First working project in the lab wormhole It was presented by the University of Bristol, which acts as a bridge between the universe and the interior of the universe.
Through an innovative computer scheme published in the journal quantum science and technologyUsing the fundamental laws of physics, this “reverse transport” technique can reconstruct small objects through space without particles passing through them. Among other things, it provides “irrefutable evidence” of the existence of a physical reality that supports the most accurate description of the world, reports the University of Bristol. release.
Physicist Hatim Sally, author of the study, emeritus researcher at the university’s Quantum Engineering and Technology (QET) Institute, and co-founder of DotQuantum, explains: It provides a theoretical and practical framework for re-examining enduring mysteries about the universe, such as the true nature of spacetime. “
The need for a detectable information carrier that moves as we communicate is a deeply held assumption among scientists. For example, a stream of photons across an optical fiber or through the air allows people to read this text. Or indeed, the myriad of neural signals bouncing around the brain.
The same is true for quantum teleportation. Star Trek , which transfers complete information about a small object, allowing it to be reconstructed elsewhere, making it indistinguishable from the original in a meaningful way, and collapsing. The latter guarantees underlying restrictions that prevent perfect copying. In particular, Google’s recent simulation of a wormhole in his Sycamore processor.
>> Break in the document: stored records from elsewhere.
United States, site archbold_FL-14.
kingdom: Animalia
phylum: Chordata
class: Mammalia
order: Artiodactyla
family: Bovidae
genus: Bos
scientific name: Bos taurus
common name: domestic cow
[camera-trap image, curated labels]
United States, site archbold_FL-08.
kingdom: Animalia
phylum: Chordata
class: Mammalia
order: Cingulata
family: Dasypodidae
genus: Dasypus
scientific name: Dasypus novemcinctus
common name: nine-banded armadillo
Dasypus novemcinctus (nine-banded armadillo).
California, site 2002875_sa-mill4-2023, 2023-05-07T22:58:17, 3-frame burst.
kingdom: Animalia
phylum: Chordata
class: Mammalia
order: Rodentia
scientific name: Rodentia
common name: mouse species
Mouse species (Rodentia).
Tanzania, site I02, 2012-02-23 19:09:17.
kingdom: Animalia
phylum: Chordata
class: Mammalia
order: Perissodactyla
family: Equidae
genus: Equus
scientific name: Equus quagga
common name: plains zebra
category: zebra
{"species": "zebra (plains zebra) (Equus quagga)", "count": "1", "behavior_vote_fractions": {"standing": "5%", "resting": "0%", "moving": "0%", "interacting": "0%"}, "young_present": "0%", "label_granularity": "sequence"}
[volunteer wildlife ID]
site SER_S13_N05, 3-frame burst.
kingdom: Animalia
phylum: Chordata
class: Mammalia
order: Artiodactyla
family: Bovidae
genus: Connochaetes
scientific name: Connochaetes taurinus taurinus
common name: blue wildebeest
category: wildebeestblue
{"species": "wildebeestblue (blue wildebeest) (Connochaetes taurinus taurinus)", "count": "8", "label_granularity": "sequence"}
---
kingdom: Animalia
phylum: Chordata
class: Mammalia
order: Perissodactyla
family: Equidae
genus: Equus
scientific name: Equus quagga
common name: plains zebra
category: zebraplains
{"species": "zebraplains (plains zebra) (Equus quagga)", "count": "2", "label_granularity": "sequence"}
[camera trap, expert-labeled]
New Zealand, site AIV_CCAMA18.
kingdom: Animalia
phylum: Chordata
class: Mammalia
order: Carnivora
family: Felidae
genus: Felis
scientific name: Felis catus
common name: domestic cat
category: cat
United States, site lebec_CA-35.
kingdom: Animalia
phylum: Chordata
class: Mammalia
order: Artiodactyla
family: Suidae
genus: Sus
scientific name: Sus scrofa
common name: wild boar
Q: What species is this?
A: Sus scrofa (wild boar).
It’s essentially a teleportation experiment.
Hatim said: Countertransport achieves the ultimate goal of teleportation: intangible transport, but surprisingly, it does so without a detectable information carrier moving through it. “
Wormholes became popular in hit movies Interstellar His team included a physicist and Nobel laureate Kip Thorn but they emerged about a century ago as a brilliant solution to the gravitational equation Albert Einstein like a shortcut in the structure of space-time.
However, the task of defining a traversable wormhole is to make space separably traversable, i.e. without traversing observable space outside the wormhole.
This pioneering study proposes a method to accomplish this task. “To achieve counter-transportation, we need to build a completely new type of quantum computer: exchangeless, where the communicating part does not exchange particles,” explains Hatim.
“Unlike large-scale quantum computers that promise dramatic speedups and that we still don’t know how to build, the promise of swapless quantum computers, even at the smallest scale, is to perform seemingly impossible tasks such as counterportation. It’s about making it possible: space and time.”
Working with leading British quantum experts in Bristol, Oxford and York, it is planned to physically build this otherworldly sounding wormhole in the laboratory.
“A near-term goal is to physically build a wormhole in a laboratory that can be used as a testbed for competing physical theories, including quantum gravity,” Hatim adds.
“This research will be in line with the multi-billion dollar companies that exist to witness new physical phenomena, such as the Laser Interferometer Gravitational Wave Observatory (LIGO) and the European Organization for Nuclear Research (CERN). Resources Our hope is to eventually provide remote access to local wormholes for physicists, physics enthusiasts, and enthusiasts to explore fundamental questions about the universe, including higher-dimensional beings. is to do.”